= What is needed =
Find every line in the records below that contains the word "Looking", and copy each of those lines. Capitalization must match.

= Material provided =
# # # #

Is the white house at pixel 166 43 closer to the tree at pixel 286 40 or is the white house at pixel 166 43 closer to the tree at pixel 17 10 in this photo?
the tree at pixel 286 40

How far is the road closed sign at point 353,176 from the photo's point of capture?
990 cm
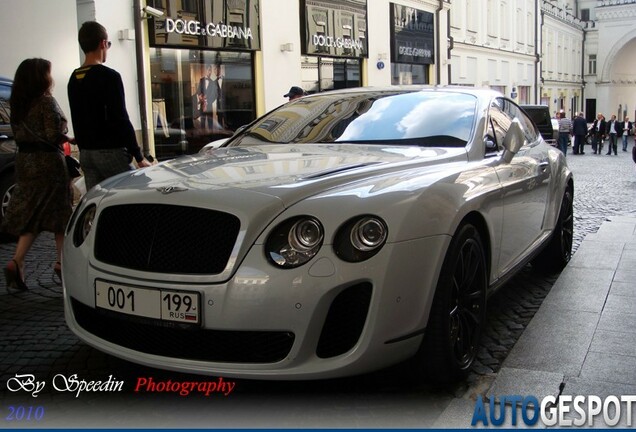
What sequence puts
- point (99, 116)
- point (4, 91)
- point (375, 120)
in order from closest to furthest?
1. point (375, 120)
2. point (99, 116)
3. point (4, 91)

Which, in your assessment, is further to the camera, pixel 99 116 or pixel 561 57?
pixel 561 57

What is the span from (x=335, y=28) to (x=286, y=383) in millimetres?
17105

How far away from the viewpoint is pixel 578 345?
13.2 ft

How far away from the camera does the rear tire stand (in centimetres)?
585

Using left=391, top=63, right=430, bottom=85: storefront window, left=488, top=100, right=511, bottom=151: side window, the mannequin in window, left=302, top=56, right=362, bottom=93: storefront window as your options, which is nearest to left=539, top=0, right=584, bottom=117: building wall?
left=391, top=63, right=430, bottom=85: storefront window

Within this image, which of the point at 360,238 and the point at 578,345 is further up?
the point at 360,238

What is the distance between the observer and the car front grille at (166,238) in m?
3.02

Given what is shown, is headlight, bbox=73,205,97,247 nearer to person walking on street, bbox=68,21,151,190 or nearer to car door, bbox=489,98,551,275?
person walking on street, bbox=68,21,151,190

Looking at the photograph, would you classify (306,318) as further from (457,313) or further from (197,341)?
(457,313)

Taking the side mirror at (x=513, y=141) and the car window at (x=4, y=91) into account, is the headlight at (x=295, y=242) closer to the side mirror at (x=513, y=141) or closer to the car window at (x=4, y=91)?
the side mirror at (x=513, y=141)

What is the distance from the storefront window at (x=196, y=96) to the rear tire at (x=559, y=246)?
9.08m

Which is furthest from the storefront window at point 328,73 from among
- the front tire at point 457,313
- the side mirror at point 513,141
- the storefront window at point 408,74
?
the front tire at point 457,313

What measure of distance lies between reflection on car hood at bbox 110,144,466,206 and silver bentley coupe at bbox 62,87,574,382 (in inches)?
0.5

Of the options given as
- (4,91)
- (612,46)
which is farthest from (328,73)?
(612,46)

# # # #

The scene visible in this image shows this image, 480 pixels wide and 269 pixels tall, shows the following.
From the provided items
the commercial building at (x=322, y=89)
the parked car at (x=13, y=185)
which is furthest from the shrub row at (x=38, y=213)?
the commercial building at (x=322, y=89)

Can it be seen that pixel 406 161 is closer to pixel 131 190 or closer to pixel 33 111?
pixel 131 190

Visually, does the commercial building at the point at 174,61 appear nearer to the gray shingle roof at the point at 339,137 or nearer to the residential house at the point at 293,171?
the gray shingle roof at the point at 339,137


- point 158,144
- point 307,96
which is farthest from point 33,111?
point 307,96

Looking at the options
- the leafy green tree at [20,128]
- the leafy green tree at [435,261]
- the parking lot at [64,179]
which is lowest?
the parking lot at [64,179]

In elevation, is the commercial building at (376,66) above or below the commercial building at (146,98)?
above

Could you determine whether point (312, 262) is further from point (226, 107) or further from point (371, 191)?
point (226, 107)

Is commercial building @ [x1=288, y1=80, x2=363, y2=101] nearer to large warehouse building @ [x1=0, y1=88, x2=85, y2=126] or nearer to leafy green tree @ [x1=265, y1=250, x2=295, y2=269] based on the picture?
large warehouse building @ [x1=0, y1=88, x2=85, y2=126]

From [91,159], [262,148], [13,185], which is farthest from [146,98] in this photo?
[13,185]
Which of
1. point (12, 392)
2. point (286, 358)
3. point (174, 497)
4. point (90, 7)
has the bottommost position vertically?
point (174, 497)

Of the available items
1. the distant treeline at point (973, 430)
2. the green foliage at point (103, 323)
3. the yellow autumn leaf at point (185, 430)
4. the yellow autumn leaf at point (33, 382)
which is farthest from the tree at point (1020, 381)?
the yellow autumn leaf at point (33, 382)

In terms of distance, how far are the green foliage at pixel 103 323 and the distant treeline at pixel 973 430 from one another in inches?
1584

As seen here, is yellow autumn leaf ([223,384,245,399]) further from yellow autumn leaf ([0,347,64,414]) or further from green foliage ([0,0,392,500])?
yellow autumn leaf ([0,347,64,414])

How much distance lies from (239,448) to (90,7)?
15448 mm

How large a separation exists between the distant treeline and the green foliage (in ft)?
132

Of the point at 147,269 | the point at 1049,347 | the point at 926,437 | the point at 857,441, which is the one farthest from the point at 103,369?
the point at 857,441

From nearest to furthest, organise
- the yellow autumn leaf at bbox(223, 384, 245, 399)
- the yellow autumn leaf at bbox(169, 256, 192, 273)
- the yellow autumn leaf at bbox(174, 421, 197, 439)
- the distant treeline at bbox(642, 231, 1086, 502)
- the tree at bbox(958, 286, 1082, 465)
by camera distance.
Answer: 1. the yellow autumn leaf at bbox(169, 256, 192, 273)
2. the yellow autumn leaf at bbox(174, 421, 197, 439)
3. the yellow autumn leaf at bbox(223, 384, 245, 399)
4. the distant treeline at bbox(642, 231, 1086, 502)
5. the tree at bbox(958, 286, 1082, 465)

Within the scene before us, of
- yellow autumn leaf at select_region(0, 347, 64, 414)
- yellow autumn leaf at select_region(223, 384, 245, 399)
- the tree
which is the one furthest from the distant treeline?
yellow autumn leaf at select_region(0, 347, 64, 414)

# # # #

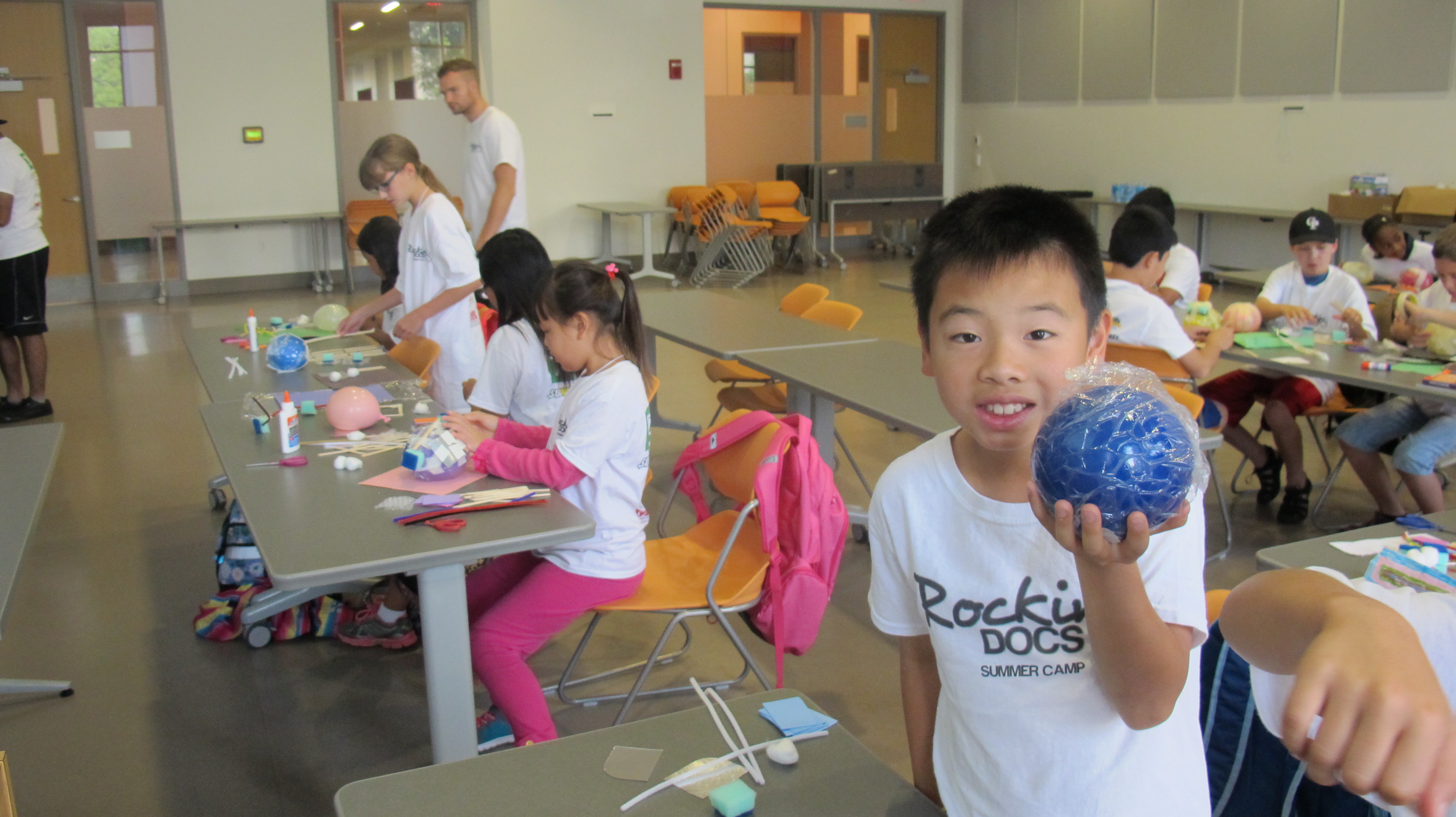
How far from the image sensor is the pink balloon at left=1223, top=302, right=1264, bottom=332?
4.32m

# # # #

= Final answer =
Looking at the photograph, would you classify (306,318) as further from (457,313) or further from (197,341)?
Looking at the options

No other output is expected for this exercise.